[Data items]
BEGIN
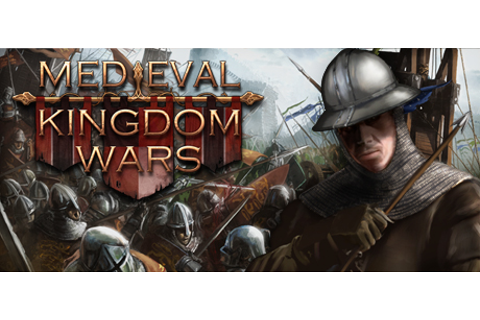 Medieval Kingdom Wars on Steam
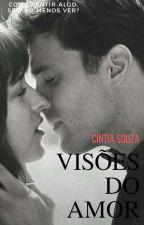 Visões Do Amor by Crfe23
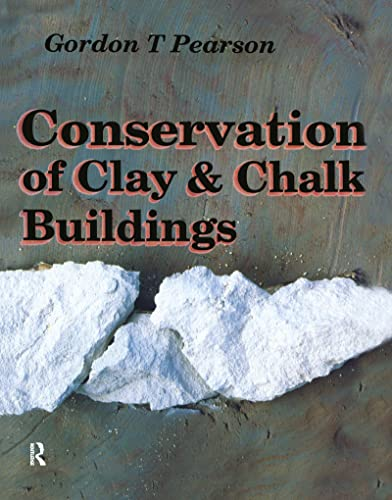 Conservation of Clay and Chalk Buildings by Gordon T. Pearson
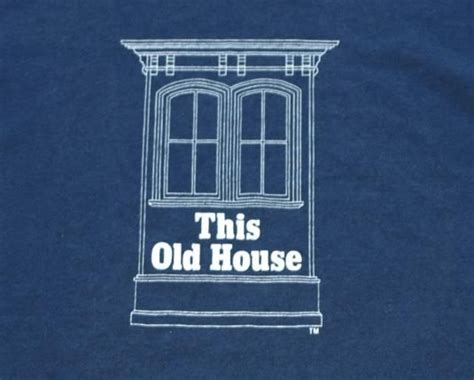 this old house song 1000 images about quot this old house quot crew on pinterest this old house seasons and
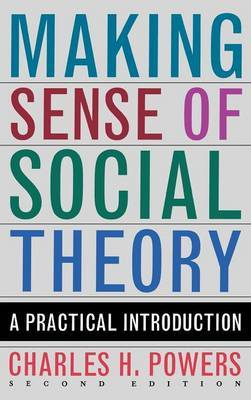 Making Sense of Social Theory by Charles H. Powers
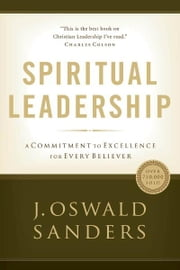 Spiritual Leadership - A Commitment to Excellence for Every Believer ebook by J. Oswald Sanders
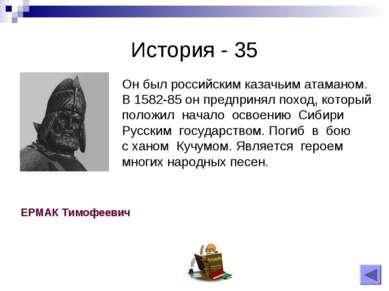 История - 35 Он был российским казачьим атаманом. В 1582-85 он предпринял пох...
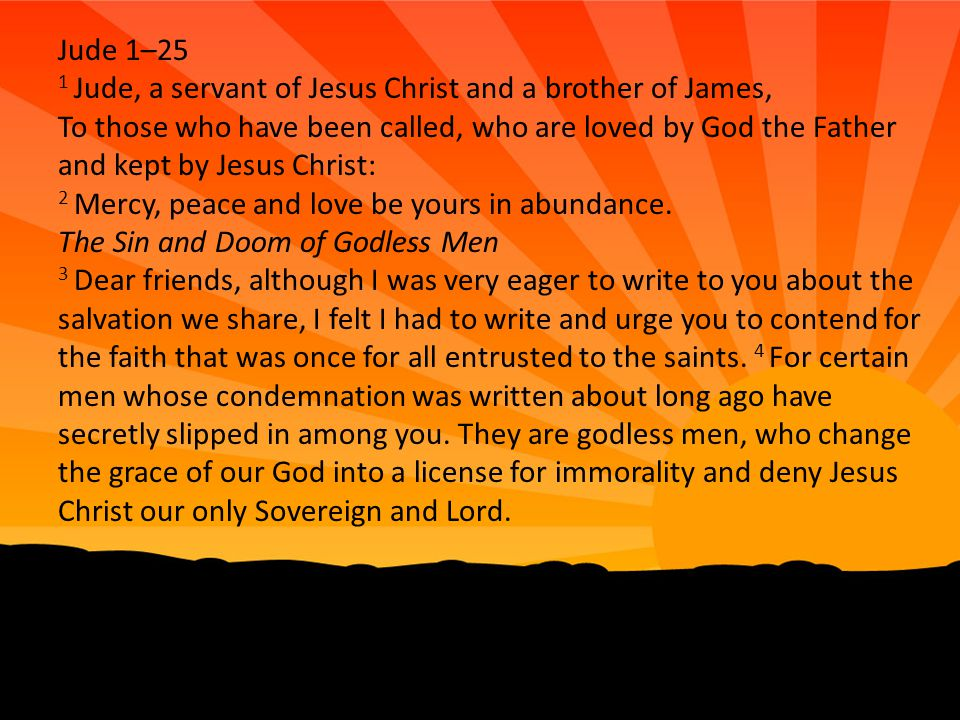 Jude 1–25 1 Jude, a servant of Jesus Christ and a brother of James, To those who have been called, who are loved by God the Father and kept by Jesus C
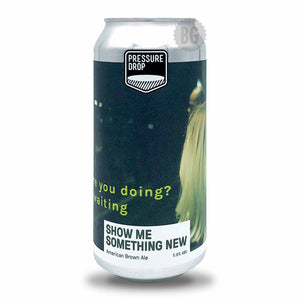 Pressure Drop Show Me Something New American Brown Ale | Buy Craft Beer Online Now | Beer Guerrilla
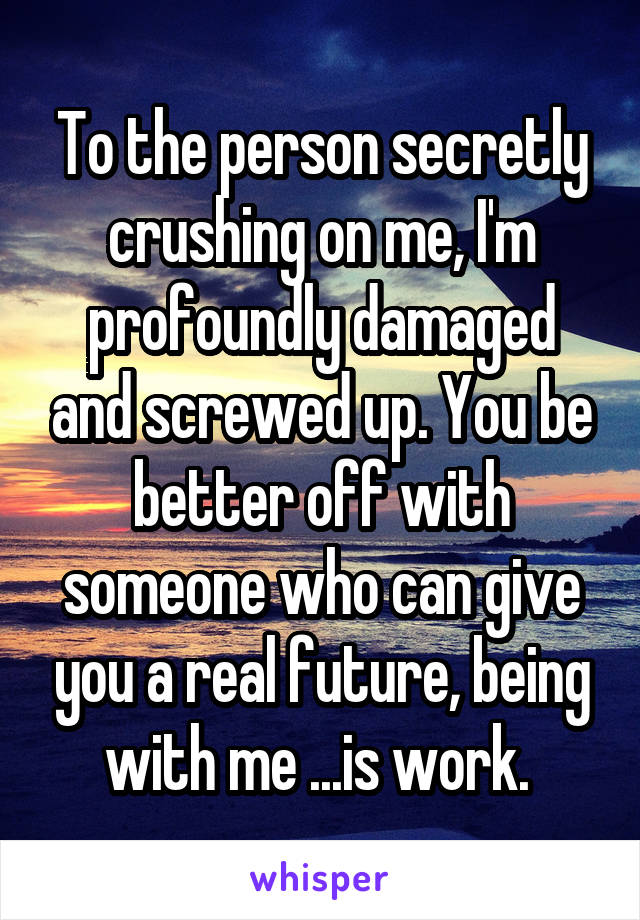 To the person secretly crushing on me, I'm profoundly damaged and screwed up. You be better off with someone who can give you a real future, being with me ...is work.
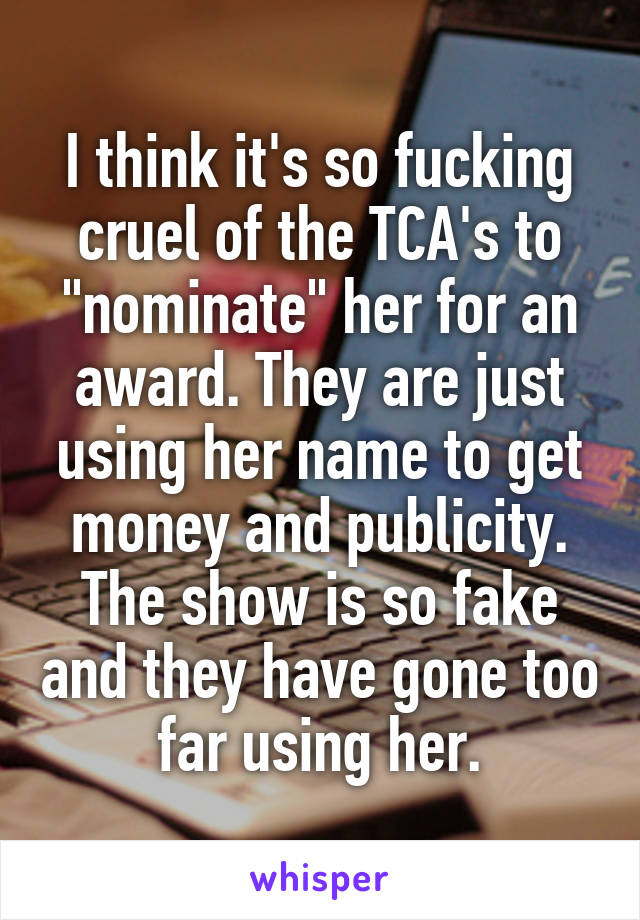 """I think it's so fucking cruel of the TCA's to """"nominate"""" her for an award. They are just using her name to get money and publicity. The show is so fake and they have gone too far using her."""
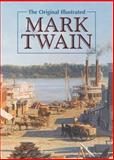 The Original Illustrated Mark Twain, Mark Twain, 0785828397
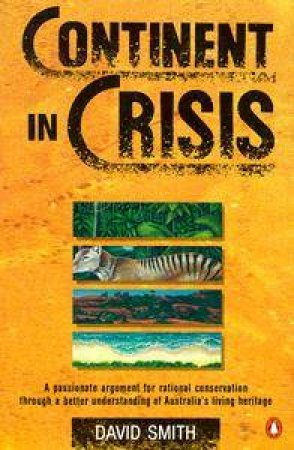 Continent in Crisis: Natural History of Australia by David Smith
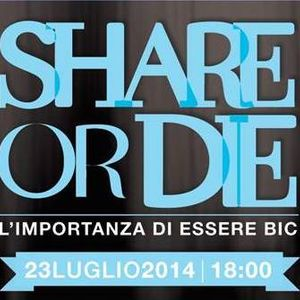 Share or Die !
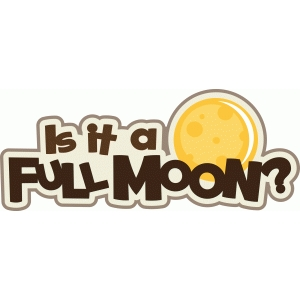 is it a full moon title/phrase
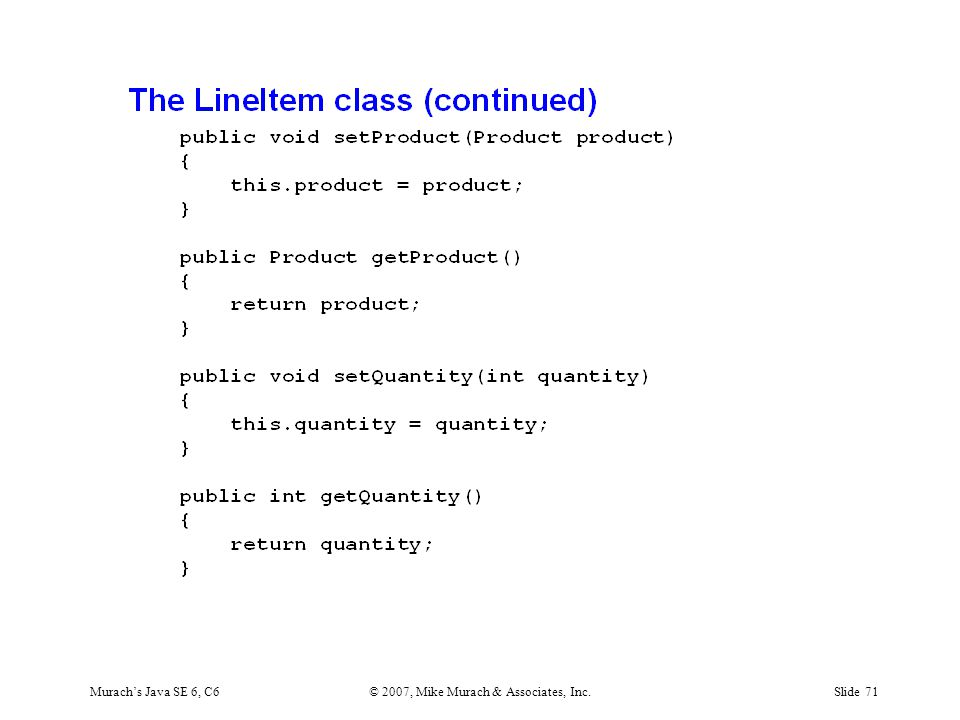 Murach's Java SE 6, C6© 2007, Mike Murach & Associates, Inc.Slide 71
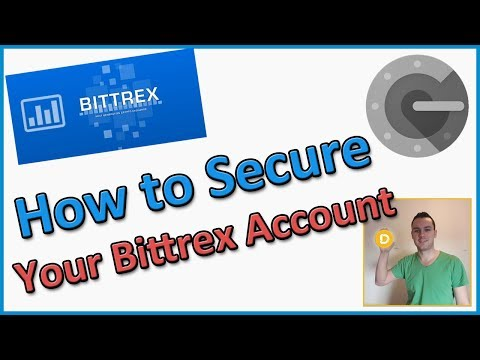 How to Secure your Bittrex Account - Do not get Hacked!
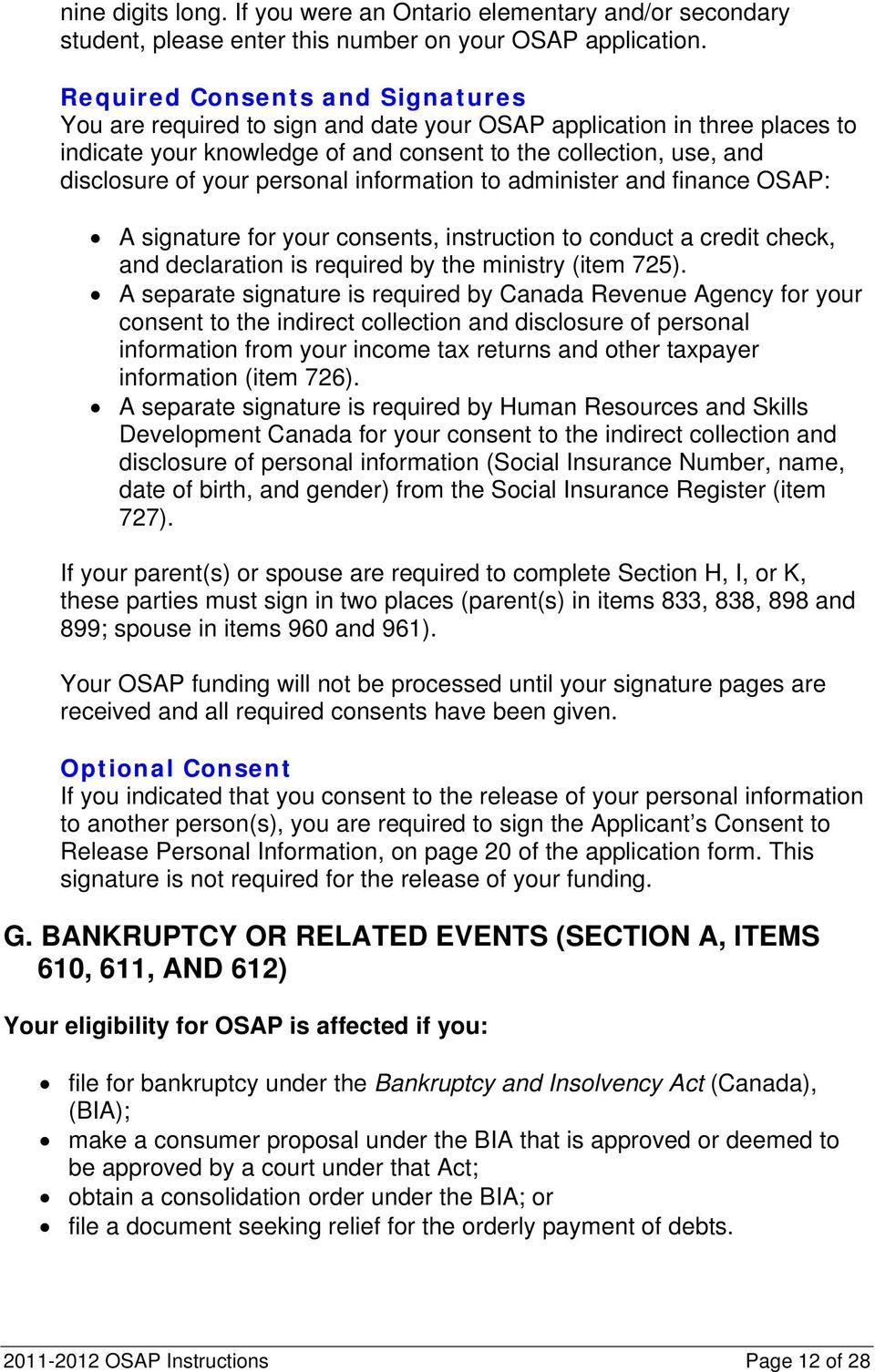 personal information to administer and finance OSAP: A signature for your consents, instruction to conduct a credit check, and declaration is required by the ministry (item 725).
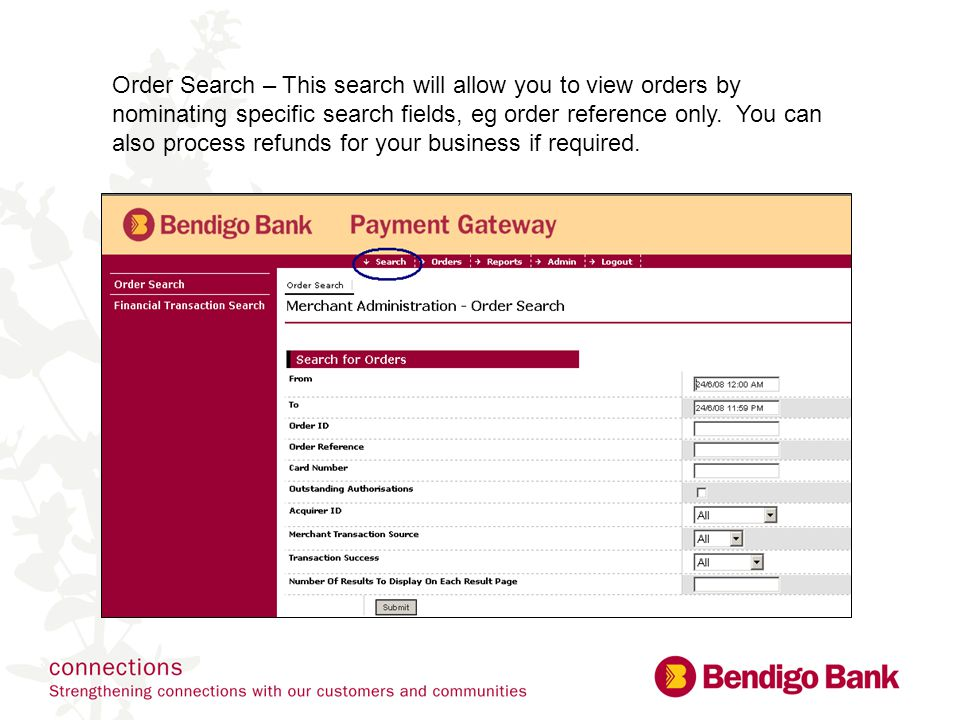 Order Search – This search will allow you to view orders by nominating specific search fields, eg order reference only.
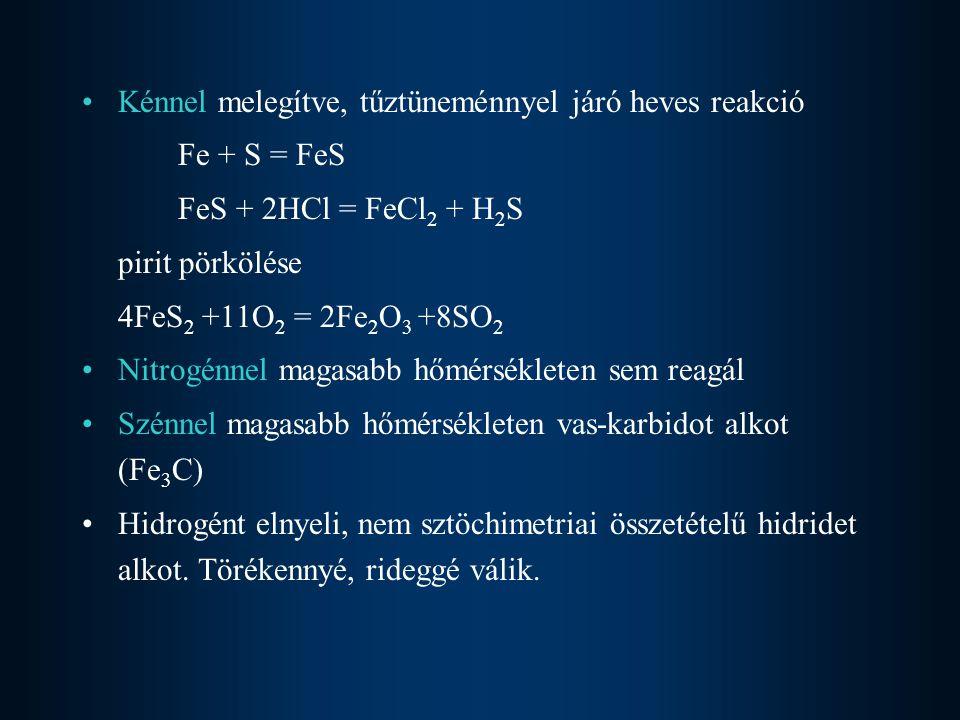 Kénnel melegítve, tűztüneménnyel járó heves reakció Fe + S = FeS FeS + 2HCl = FeCl 2 + H 2 S pirit pörkölése 4FeS 2 +11O 2 = 2Fe 2 O 3 +8SO 2 Nitrogénnel magasabb hőmérsékleten sem reagál Szénnel magasabb hőmérsékleten vas-karbidot alkot (Fe 3 C) Hidrogént elnyeli, nem sztöchimetriai összetételű hidridet alkot.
END
# WORK ORDER
While skipping the pictures, transcribe the data above from the line showing "The Original Illustrated" through the line showing "Order Search –", exactly and with both ends.

# YOUR RESPONSE
 The Original Illustrated Mark Twain, Mark Twain, 0785828397
 Continent in Crisis: Natural History of Australia by David Smith
 Share or Die !
 is it a full moon title/phrase
 Murach's Java SE 6, C6© 2007, Mike Murach & Associates, Inc.Slide 71
 How to Secure your Bittrex Account - Do not get Hacked!
 personal information to administer and finance OSAP: A signature for your consents, instruction to conduct a credit check, and declaration is required by the ministry (item 725).
 Order Search – This search will allow you to view orders by nominating specific search fields, eg order reference only.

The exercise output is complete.